Excerpt to read:
--- begin ---

When the author has finished the composition of a work, when he has put
into the trappings of the time as much of his eternal self as they will
safely hold, having regard to the best welfare of his creative career as
a whole, when, in short, he has done all that he can to ensure the
fullest public appreciation of the essential in him--there still remains
to be accomplished something which is not unimportant in the entire
affair of obtaining contact with the public. He has to see that the work
is placed before the public as advantageously as possible. In other
words, he has to dispose of the work as advantageously as possible. In
other words, when he lays down the pen he ought to become a merchant,
for the mere reason that he has an article to sell, and the more
skilfully he sells it the better will be the result, not only for the
public appreciation of his message, but for himself as a private
individual and as an artist with further activities in front of him.

Now this absolutely logical attitude of a merchant towards one's
finished work infuriates the dilettanti of the literary world, to whom
the very word "royalties" is anathema. They apparently would prefer to
treat literature as they imagine Byron treated it, although as a fact no
poet in a short life ever contrived to make as many pounds sterling out
of verse as Byron made. Or perhaps they would like to return to the
golden days when the author had to be "patronised" in order to exist; or
even to the mid-nineteenth century, when practically all authors save
the most successful--and not a few of the successful also--failed to
obtain the fair reward of their work. The dilettanti's snobbishness and
sentimentality prevent them from admitting that, in a democratic age,
when an author is genuinely appreciated, either he makes money or he is
the foolish victim of a scoundrel. They are fond of saying that
agreements and royalties have nothing to do with literature. But
agreements and royalties have a very great deal to do with literature.
Full contact between artist and public depends largely upon publisher or
manager being compelled to be efficient and just. And upon the
publisher's or manager's efficiency and justice depend also the dignity,
the leisure, the easy flow of coin, the freedom, and the pride which are
helpful to the full fruition of any artist. No artist was ever assisted
in his career by the yoke, by servitude, by enforced monotony, by
overwork, by economic inferiority. See Meredith's correspondence
everywhere.

Nor can there be any satisfaction in doing badly that which might be
done well. If an artist writes a fine poem, shows it to his dearest
friend, and burns it--I can respect him. But if an artist writes a fine
poem, and then by sloppiness and snobbishness allows it to be
inefficiently published, and fails to secure his own interests in the
transaction, on the plea that he is an artist and not a merchant, then I
refuse to respect him. A man cannot fulfil, and has no right to fulfil,
one function only in this complex world. Some, indeed many, of the
greatest creative artists have managed to be very good merchants also,
and have not been ashamed of the double _role_. To read the
correspondence and memoirs of certain supreme artists one might be
excused for thinking, indeed, that they were more interested in the
_role_ of merchant than in the other _role_; and yet their work in no
wise suffered. In the distribution of energy between the two _roles_
common sense is naturally needed. But the artist who has enough common
sense--or, otherwise expressed, enough sense of reality--not to disdain
the _role_ of merchant will probably have enough not to exaggerate it.

--- end ---

Problem to solve:
Continue the passage about authors acting as merchants for their finished work, starting after its final sentence.

Dataset entries:
--- begin ---

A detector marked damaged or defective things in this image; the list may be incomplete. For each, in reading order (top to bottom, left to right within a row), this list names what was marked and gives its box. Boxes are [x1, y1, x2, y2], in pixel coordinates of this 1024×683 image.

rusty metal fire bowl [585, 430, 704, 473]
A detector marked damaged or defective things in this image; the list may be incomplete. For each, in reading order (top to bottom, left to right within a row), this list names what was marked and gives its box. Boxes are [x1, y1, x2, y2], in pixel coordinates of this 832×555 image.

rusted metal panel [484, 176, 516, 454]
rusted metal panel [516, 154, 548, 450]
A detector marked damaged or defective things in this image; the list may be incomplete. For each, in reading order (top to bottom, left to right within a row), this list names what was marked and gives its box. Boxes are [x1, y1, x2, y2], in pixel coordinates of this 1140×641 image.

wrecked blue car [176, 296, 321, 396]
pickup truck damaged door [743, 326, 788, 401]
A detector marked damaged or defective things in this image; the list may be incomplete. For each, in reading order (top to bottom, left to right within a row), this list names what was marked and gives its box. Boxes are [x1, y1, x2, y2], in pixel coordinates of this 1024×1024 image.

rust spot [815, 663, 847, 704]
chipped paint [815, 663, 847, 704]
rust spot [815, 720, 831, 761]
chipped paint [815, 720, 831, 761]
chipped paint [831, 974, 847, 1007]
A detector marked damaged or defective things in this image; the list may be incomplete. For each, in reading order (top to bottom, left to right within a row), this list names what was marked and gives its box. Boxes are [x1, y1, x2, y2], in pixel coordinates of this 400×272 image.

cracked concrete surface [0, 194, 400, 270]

--- end ---

Reply:
He may be reassured on one point--namely, that success in the _role_ of
merchant will never impair any self-satisfaction he may feel in the
_role_ of artist. The late discovery of a large public in America
delighted Meredith and had a tonic effect on his whole system. It is
often hinted, even if it is not often said, that great popularity ought
to disturb the conscience of the artist. I do not believe it. If the
conscience of the artist is not disturbed during the actual work itself,
no subsequent phenomenon will or should disturb it. Once the artist is
convinced of his artistic honesty, no public can be too large for his
peace of mind. On the other hand, failure in the _role_ of merchant will
emphatically impair his self-satisfaction in the _role_ of artist and
his courage in the further pursuance of that _role_.

But many artists have admittedly no aptitude for merchantry. Not only is
their sense of the bindingness of a bargain imperfect, but they are apt
in business to behave in a puerile manner, to close an arrangement out
of mere impatience, to be grossly undiplomatic, to be victimised by
their vanity, to believe what they ought not to believe, to discredit
what is patently true, to worry over negligible trifles, and generally
to make a clumsy mess of their affairs. An artist may say: "I cannot
work unless I have a free mind, and I cannot have a free mind if I am to
be bothered all the time by details of business."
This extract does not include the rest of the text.